Be Clear on What’s Important to You
In some cases, price is not a primary factor. If you’re willing to bend on price in exchange for other benefits, you could come out a winner. Convenience, cash, location or livability may trump the actual price. If a seller won’t budge on sale price, you may be able to find compromise in other things that are important to you. Maybe if they pay for some improvements or leave the home furnished, you’re fine with paying their asking price. If you’re short on cash, you may be able to ask them to cover closing costs or utilities in exchange for a higher asking price.
Carefully Craft Your Offer Price
Carefully craft your home offer price.
Negotiation starts during the offer submission process. Take time to carefully craft your offer price. Take into consideration what prices houses have sold for in the neighborhood – is the house you’re considering priced above, at or below market value?
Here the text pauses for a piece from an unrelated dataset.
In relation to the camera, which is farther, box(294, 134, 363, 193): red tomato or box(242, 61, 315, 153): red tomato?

Also consider what the conditions of the sale are (is it a foreclosure, short sale or cash only) and how much perceived competition there is for the property.
If you’re trying to buy a house in a depressed market and the property has been on the market much longer than the average time to sell a home, you may offer a price that’s ten or twenty percent below what you are actually willing and able to pay for the property. However, if you’re putting an offer on a highly desirable property where there may be more competition, you want to come up with a number that feels good to you and can help you to secure the property should a multi-offer situation arise.
When to Walk Away From Negotiations When Buying a House
If you’ve made the pact to not fall in love with the house and have determined what your price ceiling is for the house given the circumstances and your budget, have clarity around what factors get the deal done for you, and have spent time to carefully craft your asking price based on research and the condition of real estate market, it is very likely that you’ll know when to walk away from a negotiation.
- If the sellers are being unreasonable on price or are unwilling to budge and it’s just not satisfying your needs as a buyer, walk away.
- If you suggest alternative solutions to a lower price and the seller is unresponsive, walk away.
- If you are pushed into a blind multi-offer situation and asked to make your highest and best offer, but you don’t feel like you have enough information to participate, walk away.
- If the house moves out of your price range in a multi-offer situation, just walk away.
- If you feel like something fishy is going on and you don’t have the whole story, then walk away.
Going back to my dating reference, it’s always tough to see “the one that got away.” Yet it’s always darkest before the dawn, and there are plenty of houses in the sea. Remember, getting that perfect house shouldn’t mean you need to sacrifice sleep stressing over it or break your budget. As long as you go into negotiations with Beyonce’s “Irreplaceable” in mind, and be willing to walk away, you’ll always win in the end.